__Fragmento de página__
::::
En cuanto a la edad de treinta y nueve: se trata, creo yo, de hacer conocer por el gran público la obra de unos autores jóvenes y en plena producción, que, por lo mismo, señalan los nuevos derroteros de la narrativa en lengua española, las temáticas y los intereses de las dos generaciones que suceden a los más veteranos, en sana lógica más consagrados y difundidos que la mayoría de los menores de treinta y nueve. ¿Por qué no se usó la cifra cuarenta? Conjeturo que, de acuerdo a lo que se quería transmitir al público, la cifra treinta remite más a una noción de juventud que el número cuarenta. ¿Y por qué ese el número de los elegidos? Treinta y nueve menores de treinta y nueve, hay que reconocerlo, es una apuesta publicitaria bastante atractiva desde lo que los organizadores se propusieron: interesar a los medios y a un amplio espectro de lectores en el grupo de escritores elegido, que vendrá en agosto a dialogar con el público.

Nunca indagué en las razones por las cuales se excluyó a España de la convocatoria. Pero no me molesta pensar en un gran bloque de autores jóvenes de un joven continente que nos sirve de carta de presentación en el a veces prejuiciado viejo mundo.

¿Cómo ponerle peros a una iniciativa de tal índole? Sería una mezquindad. Todo lo que propicie la circulación y el conocimiento de lo que se está escribiendo en América Latina debe ser bienvenido. Aunque dudemos de los concursos, los festivales y demás, creo que, al ser fuente de oportunidades para autores y lectores, es mejor que existan. Se trataba, entonces, de hacer la tarea de la mejor manera, a sabiendas de que muchos quedarían descontentos.

Lo primero fue aceptar las reglas de juego, la primera de ellas que los autores tuvieran 39 años o menos. Eso nos hizo llevar más de una sorpresa: unos cuantos de los que habríamos querido incluir –Paz Soldán, por ejemplo– habían cumplido ya los cuarenta. Santo y bueno: así debía ser. Quedaban excluidos. ¿Que algunos escriben en inglés, como Daniel Alarcón o Junot Diaz? Era algo para discutir, pero finalmente nos inclinamos por lo evidente: son latinoamericanos. ¿Que otros son ya escritores con reconocimiento, como Volpi o Thays? Siempre tuvimos claro que no se trataba de buscar los 39 mejores escritores de América Latina, pero si 39 escritores muy representativos de lo que hoy se está haciendo. ¿Con qué derecho íbamos a excluirlos a ellos? ¿Acaso se trataba de convertirnos, básicamente, en un banco de oportunidades? Sólo lo fuimos en la medida en que la convocatoria saca a la luz obras confinadas a sus países por las rigideces y los caprichos del mundo editorial, o por las naturales dificultades del mercado.
::::
__Tus instrucciones__
Prosigue el fragmento sobre la selección de los 39 escritores latinoamericanos menores de 39 años a partir de su última oración. El listado no guarda ninguna relación con el fragmento.

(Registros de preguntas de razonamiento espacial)
::::
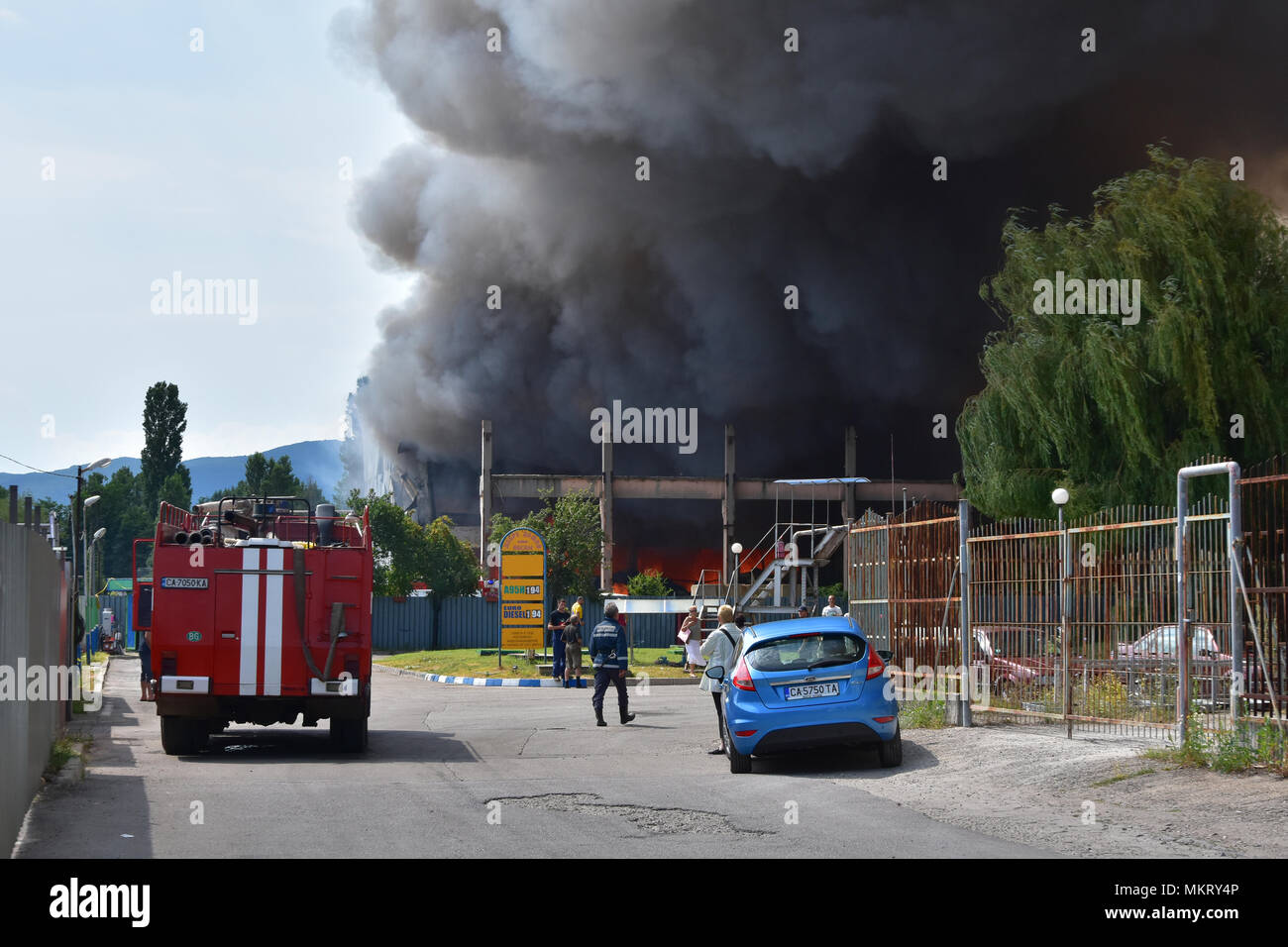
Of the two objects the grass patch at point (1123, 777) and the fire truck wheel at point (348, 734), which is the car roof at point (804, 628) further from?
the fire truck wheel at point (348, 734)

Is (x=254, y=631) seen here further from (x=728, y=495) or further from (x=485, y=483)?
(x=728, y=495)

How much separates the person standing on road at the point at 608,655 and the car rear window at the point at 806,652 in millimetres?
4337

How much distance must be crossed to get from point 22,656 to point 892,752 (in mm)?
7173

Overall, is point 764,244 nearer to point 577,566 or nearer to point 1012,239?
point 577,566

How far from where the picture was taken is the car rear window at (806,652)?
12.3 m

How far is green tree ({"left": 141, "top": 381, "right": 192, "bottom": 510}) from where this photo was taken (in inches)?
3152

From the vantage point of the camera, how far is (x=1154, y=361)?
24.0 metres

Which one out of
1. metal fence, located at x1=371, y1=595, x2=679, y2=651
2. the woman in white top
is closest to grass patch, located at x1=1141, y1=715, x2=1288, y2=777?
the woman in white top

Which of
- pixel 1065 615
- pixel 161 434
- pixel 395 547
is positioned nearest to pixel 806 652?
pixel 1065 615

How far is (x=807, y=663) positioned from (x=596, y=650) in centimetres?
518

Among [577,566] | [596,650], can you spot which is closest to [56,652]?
::::
__Resultado final__
Nos fue prohibido comunicarnos entre nosotros durante el proceso, a fin de que no hubiera presiones. Y como punto de partida de nuestra tarea contamos, como ya se dijo, con una amplísima lista de nombres que nos proporcionaron los organizadores, acompañada de sus hojas de vida y de comentarios de la crítica. A partir de ahí cada uno de nosotros se valió de múltiples herramientas para ampliar esta lista, entre otras las postulaciones hechas por el público e investigaciones personales que incluían consultas con escritores veteranos y especialistas y estudiosos de los distintos países. Como en Colombia sólo se consiguen parcialmente las obras, debimos acudir a internet como herramienta básica y a amigos, conocidos y a los mismos autores para que nos hicieran llegar sus textos. Ninguna editorial intentó acercamientos, como los malpensados de siempre han sugerido. Y si alguna presión hubo, fue la de cada uno de nosotros tratando de salvar sus candidatos favoritos, en amenas y siempre muy cordiales discusiones.

Como se comprenderá, el conocimiento de las obras –cuando no existía ya previamente– pudo llegar sólo hasta un punto. De ahí que fuera también importante considerar la trayectoria de los autores, la naturaleza de los premios recibidos y, por supuesto, los análisis de la crítica tanto local como internacional. De esta difícil manera, cada jurado configuró una lista personal de sesenta nombres, cada uno de ellos acompañado de un texto justificatorio. Del proceso de cruce que los acuciosos organizadores hicieron resultó que coincidíamos en 16 autores con tres votos, mientras otros tenían uno o dos votos a su favor. Empezaba la dura etapa de las negociaciones sobre 23 de ellos.

Ya para ese momento se hizo evidente que mientras algunos países se veían muy altamente representados –México, Argentina, Colombia, Perú, Cuba–, otros tenían representaciones muy pobres o simplemente no tenían. Vino, pues, una segunda etapa investigativa, donde aparecieron postulaciones nuevas, a fin de que la cobertura fuera tan amplia como se pudiera. Paciencia y barajar, como decía don Quijote. Fue así cómo, poco a poco, sacando unos y metiendo otros, llegamos a 37 nombres. Seis o siete se peleaban los dos últimos lugares. Fue ahí cuando se dio la única posible arbitrariedad del proceso, confesada por todos nosotros en su momento, con cierto tono de broma, como un derecho de anfitriones: le cedimos los dos puestos a Colombia con dos muy dignos nombres, que habían estado pujando desde siempre.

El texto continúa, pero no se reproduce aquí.